There is no such class of inmates who are “normal” as they all carry with them their own psychological profiles which in turn develops into established cultural expectation of behaviors by the guards who stereotype, draw personal biases and impose discipline accordingly to their own profiles or perceptions of each offender. All these undercurrents work towards the compliance issues and is filled with pre-requisites on training and screening for being hired for such roles as prison guards.

 

Giving them no training voids their stereotyping based on cultural realities as they exist and draws on the imagination or pretention of motive rather than real-life situations inside our jails or prisons.

 

Artistic influences on hired prison guards differ from cultural influences of prison guards. This perception ranges from their own psychological profiles which is diverse and often include the educated and not so educated group of people selected for the job. Since this study was done back in the 1970’s with a remake in the millennium, these people projected to be guards, now evolved into correctional officers today, due to the evolution of their roles, training, experience prior to working as an officer e.g. college, military, blue collar or white collar occupations. This makes a major impact on treatment and supervisory methods used and performed for compliance of the rules. In other words, this changes the stage immensely and changes the outcome of respective behaviors or actions.

 

In this study, the selection between being a prisoner or a guard was based on a mere flip of the coin. A coin determined the roles played between what were perceived to be good guys versus bad guys. A real phenomena but rarely imitated or assimilated truthfully without some kind of preparation and study of real world dynamics.
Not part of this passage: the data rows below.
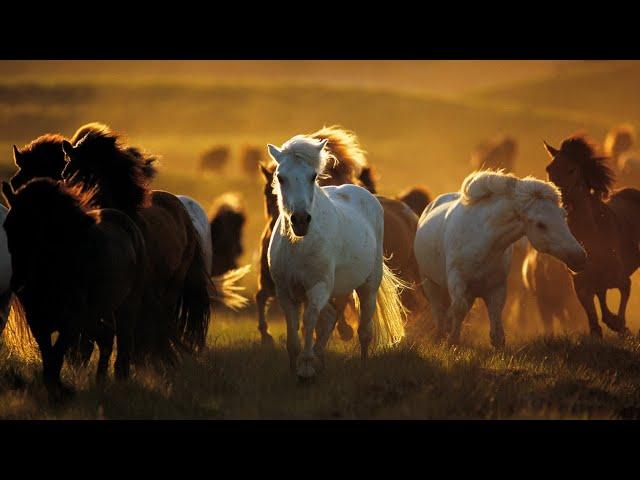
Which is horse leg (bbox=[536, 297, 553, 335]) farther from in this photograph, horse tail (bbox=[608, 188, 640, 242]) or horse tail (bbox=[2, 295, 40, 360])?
horse tail (bbox=[2, 295, 40, 360])

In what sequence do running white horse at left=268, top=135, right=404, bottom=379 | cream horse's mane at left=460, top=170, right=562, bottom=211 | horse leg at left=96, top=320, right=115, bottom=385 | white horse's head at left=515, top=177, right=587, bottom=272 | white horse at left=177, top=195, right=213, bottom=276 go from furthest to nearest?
white horse at left=177, top=195, right=213, bottom=276 → cream horse's mane at left=460, top=170, right=562, bottom=211 → white horse's head at left=515, top=177, right=587, bottom=272 → horse leg at left=96, top=320, right=115, bottom=385 → running white horse at left=268, top=135, right=404, bottom=379

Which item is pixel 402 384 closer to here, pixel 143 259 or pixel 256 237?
pixel 143 259

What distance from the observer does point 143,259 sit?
7645mm

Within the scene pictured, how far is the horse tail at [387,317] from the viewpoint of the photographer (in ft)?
31.5

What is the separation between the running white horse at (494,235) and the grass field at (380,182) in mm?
603

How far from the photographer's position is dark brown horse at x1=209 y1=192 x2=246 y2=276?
47.8 feet

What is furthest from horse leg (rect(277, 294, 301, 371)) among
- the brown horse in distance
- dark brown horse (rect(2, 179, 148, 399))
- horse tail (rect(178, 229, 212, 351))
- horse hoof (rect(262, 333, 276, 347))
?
the brown horse in distance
Facts play an important role here for the outcome – whether desired or not – it fabricates the dynamics of the stage.

 

Since the guards (actors) received no training, they began their ordeal of mistreatment and abuse based on their own myths and perceptions of what a prison guard does. A lore that has often been mislabeled and mischaracterized as Neanderthal in nature and accordingly, projected as guards with little training, education, instruction and how they imposed their personal will on those prisoners (actors) who were then humiliated and psychologically abused voluntarily and within a swift twenty four hours into the study’s start.

 

Putting this into perspective on today’s terms and realities, the evolution of corrections has rectified, satisfied and declared much of these earlier versions of brutalities and mindset changes to rest due to better judicial decisions since the 1970’s on constitutional rights, and prison living conditions of confinement that have been regulated and inserted into federal receiverships or consent decrees by the courts in various jurisdictions and authority bodies which regulate prison management.